Selain kedisiplinan tinggi para penulis dunia (tentu saja, perihal kedisiplinan menulis di sini patut dicontoh dan diterapkan bisa ingin mendapat hasil menulis yang maksimal), kebiasaan unik ini mereka bisa jadi sumber inspirasi untuk menciptakan mood, yang akan mendorong mereka lancar menulis.

1. Alexandre Dumas, penulis The Three Musketeers dan The Count of Montecristo.

Saat menulis, Dumas membedakan warna kertas untuk masing-masing kategori tulisan. Kertas berwarna merah jambu digunakan menulis artikel, sementara menulis novel dikerjakan pada kertas warna biru. Bila menulis puisi, maka Dumas akan menggunakan kertas warna kuning. 

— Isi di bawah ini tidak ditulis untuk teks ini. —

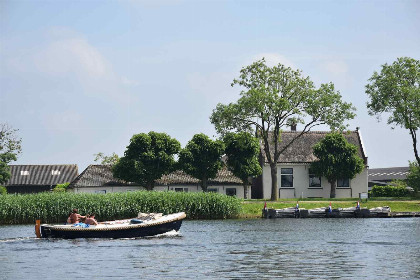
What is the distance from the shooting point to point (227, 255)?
137ft

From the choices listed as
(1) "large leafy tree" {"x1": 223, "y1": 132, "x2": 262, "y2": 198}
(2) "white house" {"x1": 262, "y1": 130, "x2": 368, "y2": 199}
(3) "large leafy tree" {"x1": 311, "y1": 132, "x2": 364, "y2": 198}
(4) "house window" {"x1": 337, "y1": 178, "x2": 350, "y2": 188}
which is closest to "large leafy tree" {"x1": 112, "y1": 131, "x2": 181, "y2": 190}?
(1) "large leafy tree" {"x1": 223, "y1": 132, "x2": 262, "y2": 198}

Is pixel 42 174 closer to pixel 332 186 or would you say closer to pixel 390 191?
pixel 332 186

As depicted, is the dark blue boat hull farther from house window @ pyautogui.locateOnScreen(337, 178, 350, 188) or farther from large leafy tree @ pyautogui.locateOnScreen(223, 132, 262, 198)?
house window @ pyautogui.locateOnScreen(337, 178, 350, 188)

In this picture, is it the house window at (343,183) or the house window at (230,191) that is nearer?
the house window at (343,183)

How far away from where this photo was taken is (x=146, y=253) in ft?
141

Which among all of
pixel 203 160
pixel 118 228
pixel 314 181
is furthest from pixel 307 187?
pixel 118 228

2. Victor Hugo, penulis Les Miserable 

Saat menyelesaikan tulisan, Hugo akan mengurung diri di dalam rumah dan menyimpan pakaiannya dalam almari rapat. Hal ini dilakukan untuk menciptakan kondisi; tak ada pakaian baik yang dikenakan untuk pergi keluar. Sehingga, mau tak mau Hugo 'terpaksa' terkurung di dalam rumah sampai tulisannya selesai. 

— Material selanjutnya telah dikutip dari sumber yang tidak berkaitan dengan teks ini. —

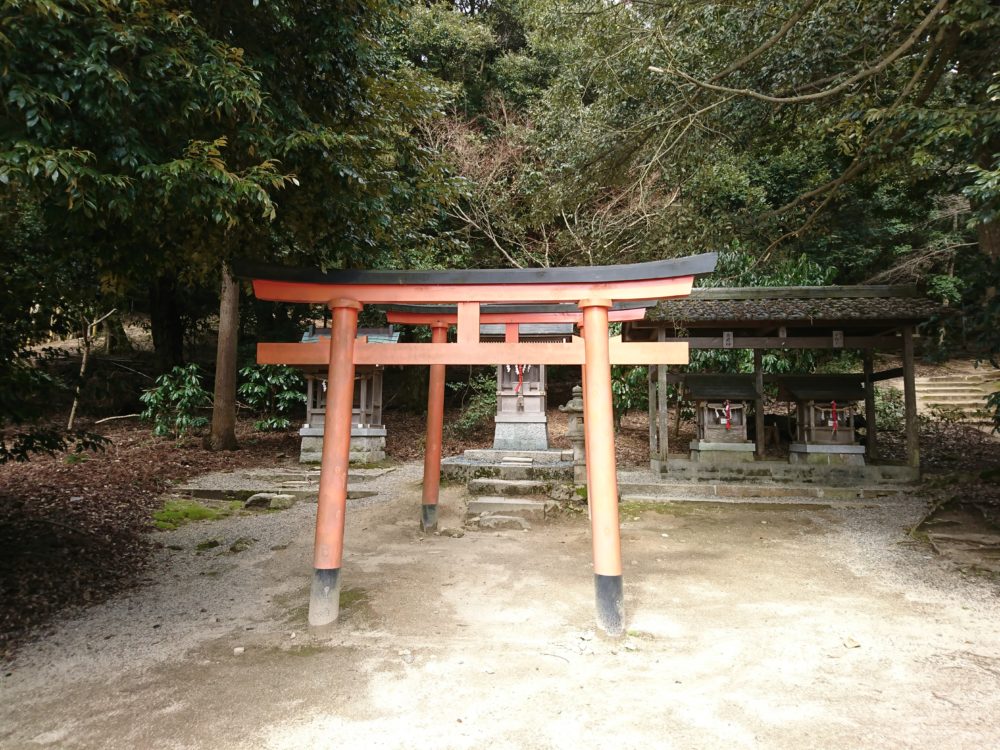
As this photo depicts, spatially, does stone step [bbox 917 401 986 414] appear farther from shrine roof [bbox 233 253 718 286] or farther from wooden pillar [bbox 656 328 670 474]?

3. Truman Capote, penulis Breakfast With Tiffany's

Saat menulis, Capote mengandalkan kopi di pagi hari, rokok, dan juga minuman. Minuman ini sebut saja sherry, atau teh mint, dan juga martini. Apabila, pada masanya, penulis lain langsung menuangkan cerita menggunakan mesin ketik, maka Capote lebih memilih menulis tangan, sembari tiduran dengan menghisap rokok dan sesekali menyesap martini, atau sherry, atau teh mint.

Kalau kebiasaan unik kamu menciptakan mood menulis bagaimana? Rebahan di kasur membawa sebungkus plastik es teh dan mengulum permen Chup-a-ch*up?